Although the importance of the soil microbiome in mediating plant community structures and functions has been increasingly emphasized in ecological studies, the biological processes driving crop diversity overyielding remain unexplained in agriculture. Based on the plant–soil feedback (PSF) theory and method, we quantified to what extent and how soil microbes contributed to intercropping overyielding.

Soils were collected as inocula and sequenced from a unique 10‐year field experiment, consisting of monoculture, intercropping and rotation planted with wheat (Triticum aestivum), maize (Zea mays)or faba bean (Vicia faba). A PSF greenhouse study was conducted to test microbial effects on three crops' growth in monoculture or intercropping.

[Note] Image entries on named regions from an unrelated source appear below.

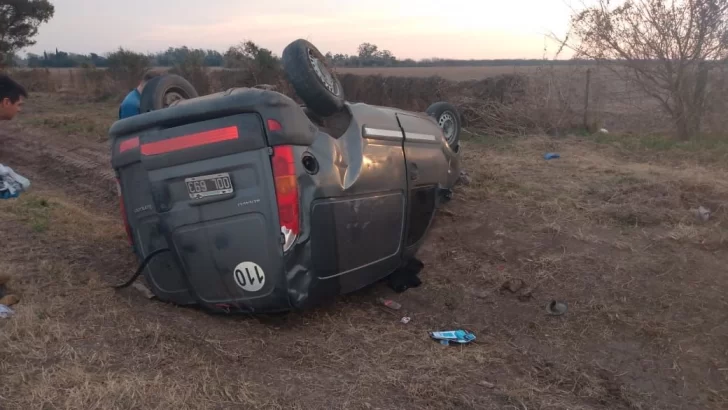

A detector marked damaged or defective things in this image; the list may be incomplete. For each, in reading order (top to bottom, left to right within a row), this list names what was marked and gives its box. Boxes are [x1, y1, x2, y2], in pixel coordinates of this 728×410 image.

overturned vehicle [108, 39, 460, 314]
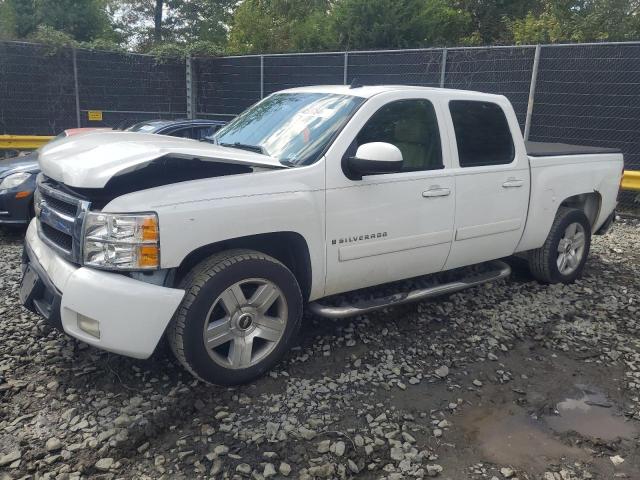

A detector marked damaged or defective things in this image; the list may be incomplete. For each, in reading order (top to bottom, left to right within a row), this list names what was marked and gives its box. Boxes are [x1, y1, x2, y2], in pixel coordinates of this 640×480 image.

damaged hood [37, 130, 282, 188]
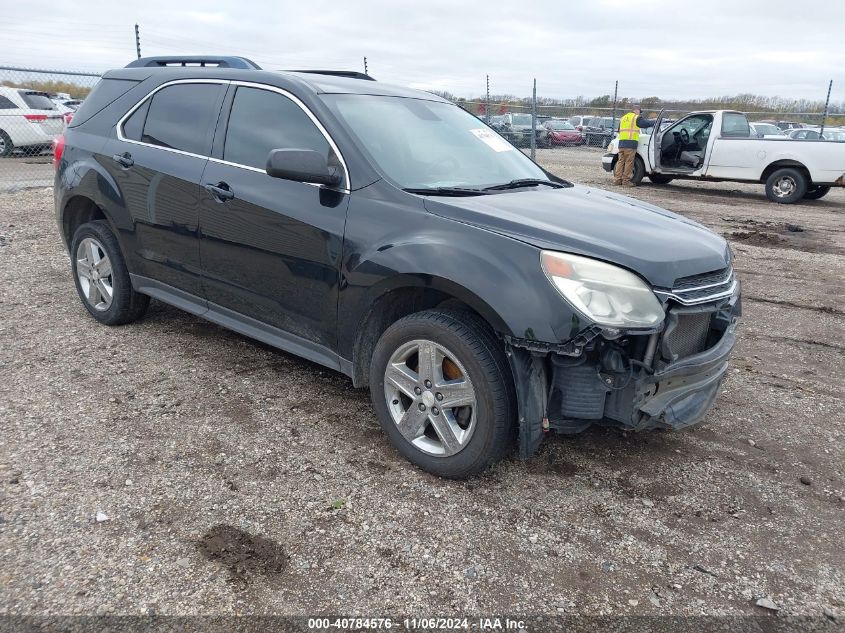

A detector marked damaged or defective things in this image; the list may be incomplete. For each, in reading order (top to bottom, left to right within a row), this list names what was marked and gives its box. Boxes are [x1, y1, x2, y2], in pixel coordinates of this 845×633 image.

damaged headlight [540, 251, 664, 328]
front-end collision damage [502, 288, 740, 456]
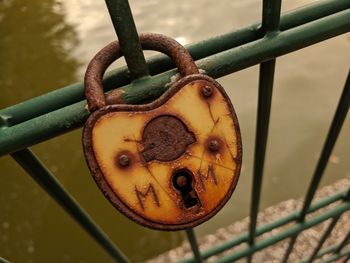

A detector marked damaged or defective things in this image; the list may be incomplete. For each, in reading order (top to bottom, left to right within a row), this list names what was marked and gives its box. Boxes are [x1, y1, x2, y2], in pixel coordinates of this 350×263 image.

rusty padlock [82, 33, 241, 231]
corroded metal edge [82, 73, 242, 231]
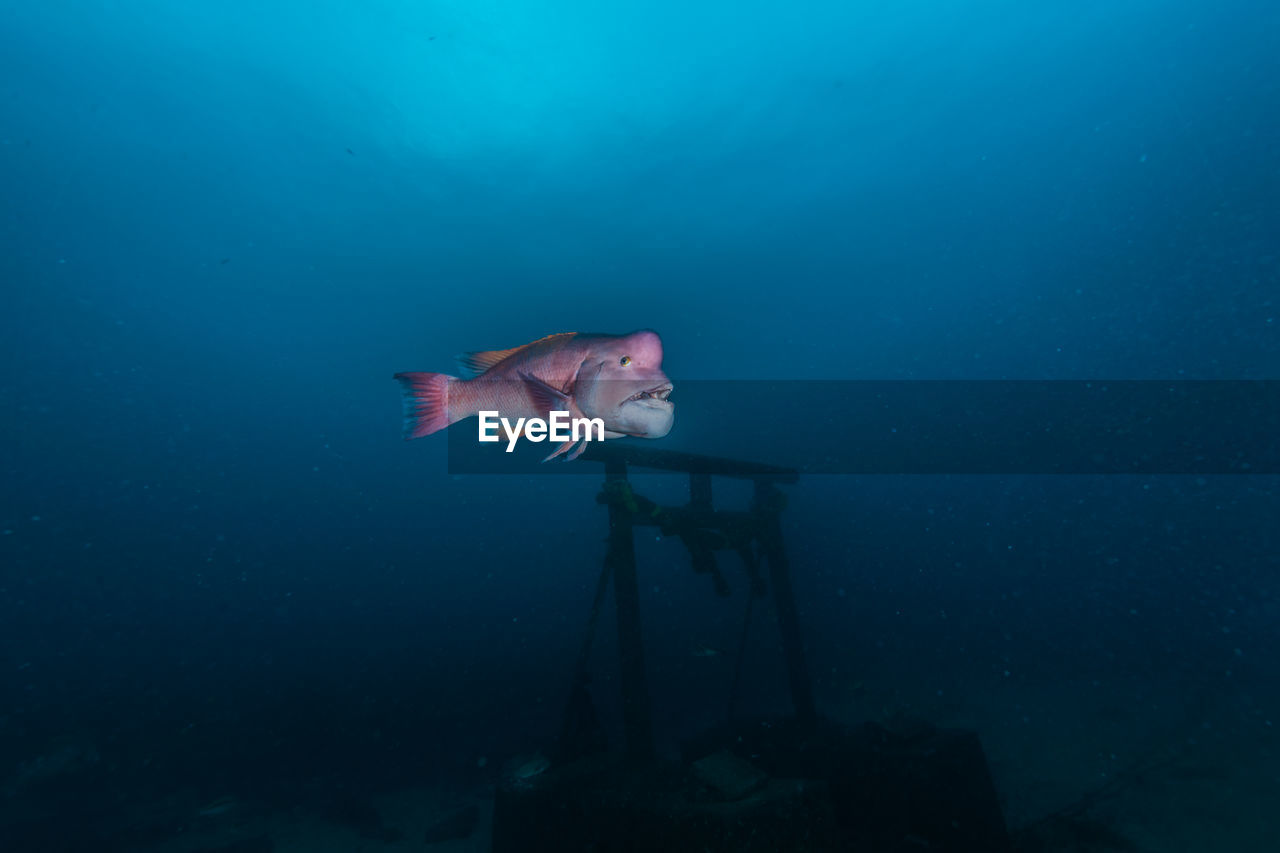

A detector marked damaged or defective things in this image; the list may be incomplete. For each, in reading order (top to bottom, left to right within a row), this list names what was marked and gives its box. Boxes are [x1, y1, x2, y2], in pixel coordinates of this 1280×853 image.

rusted metal pole [604, 458, 655, 758]
rusted metal pole [747, 481, 819, 722]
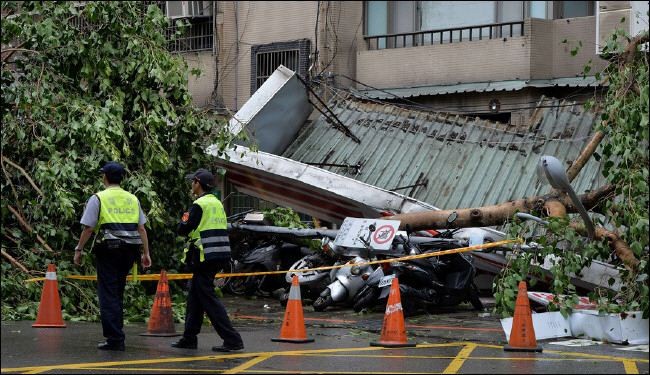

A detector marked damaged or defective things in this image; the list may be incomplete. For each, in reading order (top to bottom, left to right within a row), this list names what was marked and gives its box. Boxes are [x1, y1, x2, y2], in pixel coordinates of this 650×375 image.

damaged roof [354, 76, 604, 100]
damaged roof [280, 93, 604, 212]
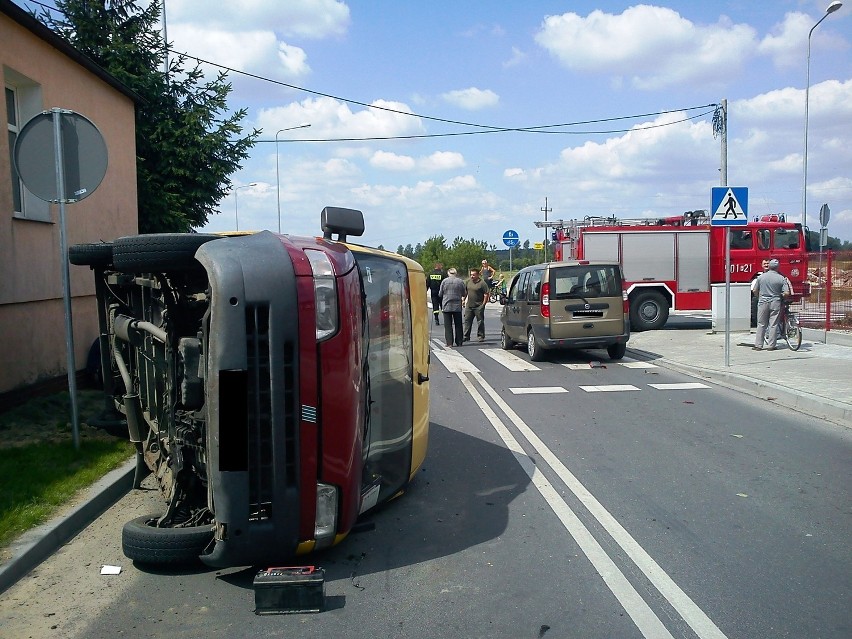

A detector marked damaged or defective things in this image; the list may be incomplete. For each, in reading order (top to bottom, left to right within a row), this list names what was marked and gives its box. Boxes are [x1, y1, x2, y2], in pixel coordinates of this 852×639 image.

overturned van [70, 208, 430, 568]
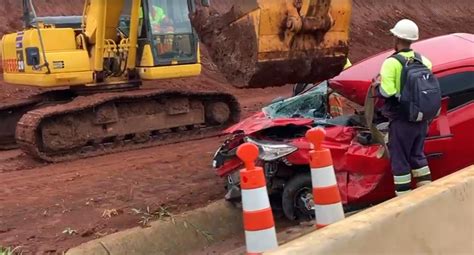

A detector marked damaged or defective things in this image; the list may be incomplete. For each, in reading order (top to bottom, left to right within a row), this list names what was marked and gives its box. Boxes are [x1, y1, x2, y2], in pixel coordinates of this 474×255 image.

shattered windshield [262, 81, 330, 119]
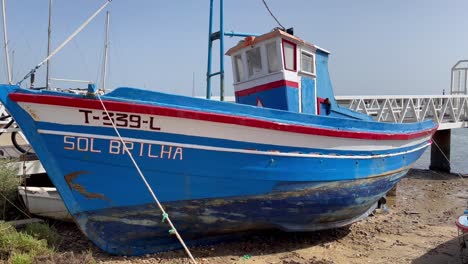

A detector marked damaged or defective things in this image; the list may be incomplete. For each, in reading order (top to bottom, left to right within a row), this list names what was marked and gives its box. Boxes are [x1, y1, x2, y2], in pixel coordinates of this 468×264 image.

rusty stain on hull [65, 171, 110, 202]
peeling paint on hull [75, 169, 404, 256]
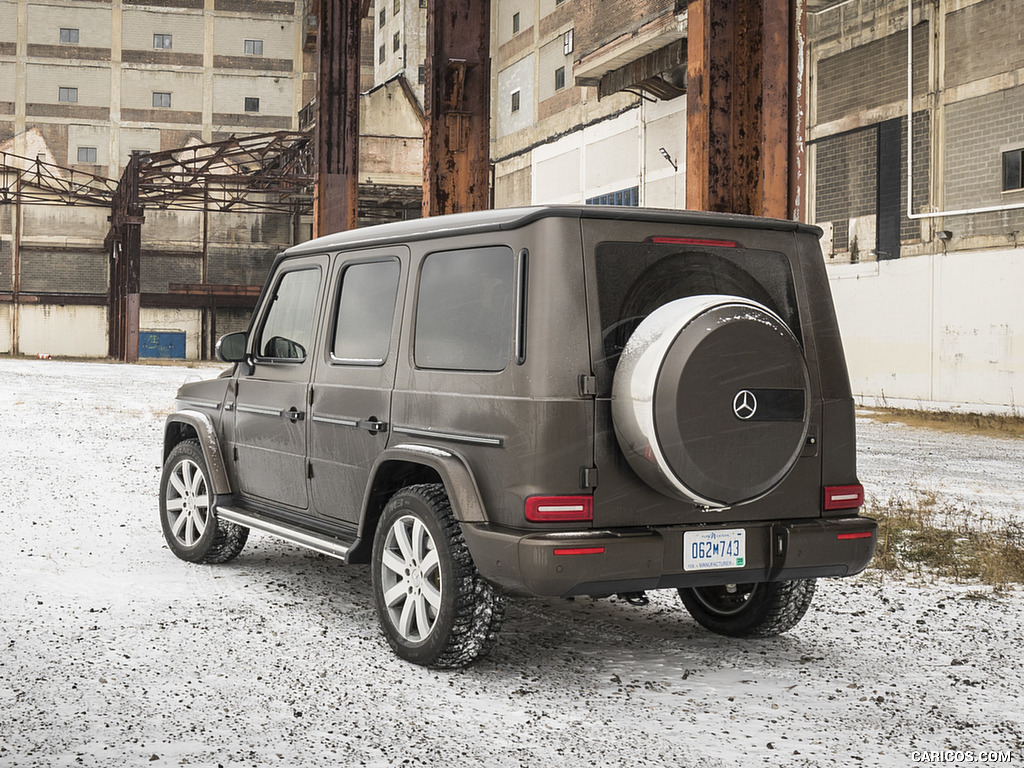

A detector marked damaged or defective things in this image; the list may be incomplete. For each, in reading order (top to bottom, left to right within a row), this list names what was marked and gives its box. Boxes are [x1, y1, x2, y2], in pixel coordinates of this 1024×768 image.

rusted steel column [313, 0, 362, 237]
rusted steel column [421, 0, 489, 217]
rusted steel column [684, 0, 794, 218]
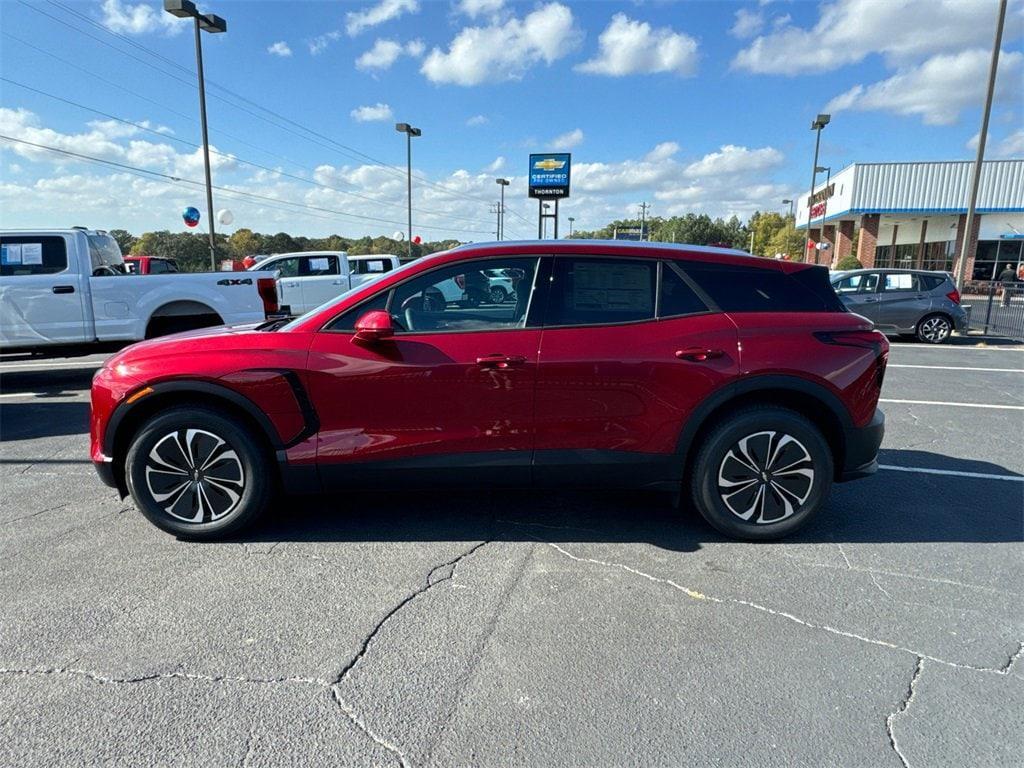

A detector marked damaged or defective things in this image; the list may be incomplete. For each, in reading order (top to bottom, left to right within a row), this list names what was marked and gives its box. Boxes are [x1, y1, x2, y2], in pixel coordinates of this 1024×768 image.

cracked pavement [0, 346, 1019, 765]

In wheat & faba bean (W&F) and maize & faba bean (M&F) systems, soil microbes drove intercropping overyielding compared to monoculture, with 28%–51% of the overyielding contributed by microbial legacies. The overyielding effects resulted from negative PSFs in both systems, as crops, in particular faba bean grew better in soils conditioned by other crops than itself. Moreover, faba bean grew better in soils from intercropping or rotation than from the average of monocultures, indicating a strong positive legacy effect of multispecies cropping systems. However, with positive PSF and negative legacy benefit effect of intercropping/rotation, we did not observe significant overyielding in the W&M system.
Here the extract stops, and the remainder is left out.